Runaway Rollbacks… or I stopped my SQL Query, so why is it still running?
I received a call for help today. A Developer called to say that they had “killed a query, but it just won’t stop”. Actually, it wasn’t the Developer responsible, but his colleague, but that’s irrelevant. “can you take a look”?
As a DBA, killing a SQL Server query is generally used a last resort. It often gets used after people have pressed Stop on their query, waited a minute or so and got impatient as SQL Server rolls back the query. Next, they close the Query window and maybe they will find the Process’ SPID number, try to kill it by issuing “sp_kill” against it and then contact the DBA to ask why the query didn’t stop. There’s another common step too – the user reboots the Server. Luckilly, there were no reboots this time..
The first thing I done was to fire up “sp_whoisactive” to find the errant query.
The “sp_kill” command has an optional parameter – STATUSONLY. This provides information on an already KILLed SPID, giving you the estimated percentage completion of the Rollback and the estimated time remaining. Oh yes, I can read “Books Online”. In this case, the Rollback was saying 0% completed and estimated time remaining 0 seconds.
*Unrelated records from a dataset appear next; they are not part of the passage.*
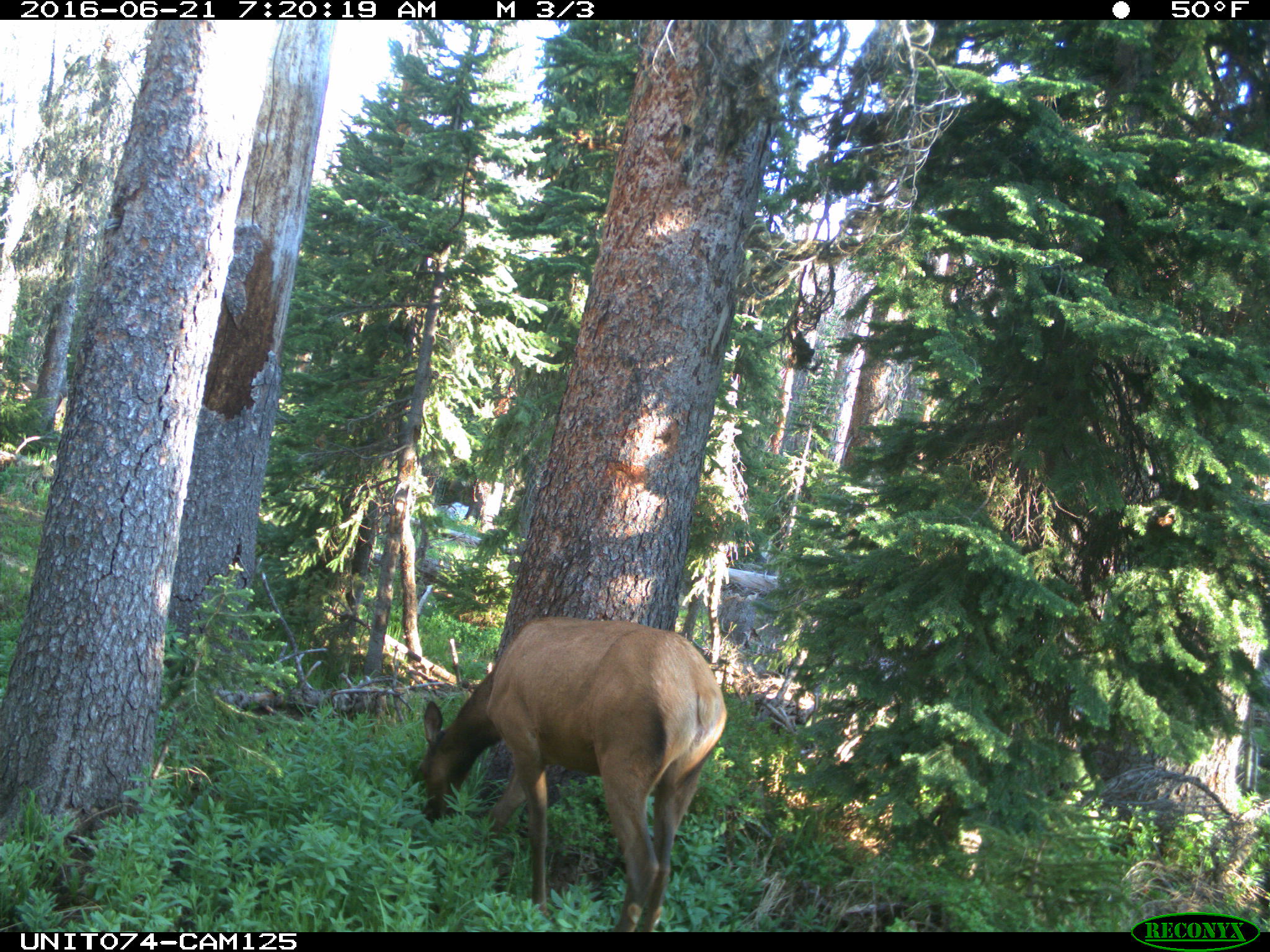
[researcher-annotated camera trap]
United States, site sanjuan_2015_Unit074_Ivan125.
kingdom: Animalia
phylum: Chordata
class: Mammalia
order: Artiodactyla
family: Cervidae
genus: Cervus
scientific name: Cervus elaphus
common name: red deer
Rolling back the effects of a query can take significantly longer than the query itself. When running a query, multiple CPU threads can be utilised, but only one is used during a Rollback.
The results of “sp_whoisactive” were a bit strange – they didn’t show any CPU or Disk Activity. This led the user to believe that the query hadn’t been doing anything. I was not so sure.
The screenshots below weren’t from the incident, but included to give you an idea of the steps that I took. sp_whoisactive game me the “session_id” (or SPID).
My first instinct was to check locking to see if the query had any Locks open. I issued the command “sp_lock <SPID>” which returned a series of Table locks (“sp_lock 58” for these screenshots).
I was able to see the Table name by moving to the appropriate Database and issuing SELECT OBJECT_NAME(object_id) with the object_id returned from sp_lock.
The next step was to check the Transaction Log file usage – DBCC SQLPERF(LOGSPACE) showed me that the Log file for the associated Database was 98% full. The Log file was 80Gb in size, so this confirmed that SQL Server had some serious work left to roll back the query. Again, apologies but the screenshot is just to give an example – 52%.
Had the SQL Server been re-started, it would have seen the Database as being in an inconsistent state. The Database would have been put into Recovery and the Rollback would have started all over again.
People often say that you should learn from your Children. I took a leaf out of their book and “did nothing”. Sat on my hands for a while, just using DBCC SQLPERF(LOGSPACE) from time to time to see the Log file usage dropping very slowly. Actually, I did something – I prepared yesterday’s Backup file to ensure that it wouldn’t be overwritten for any reason and scripted ready for a restore to ensure that we had a Plan B.
After about twenty minutes, the Rollback suddenly completed, proving just how difficult it can be to predict how long it’d take.
Only one question remained… why would they need a Log file of more than 80Gb on a 160Gb Database?
Learnings from this episode are:
Understanding where to look for Database Health vital signs is crucial.
Procrastination can be useful sometimes.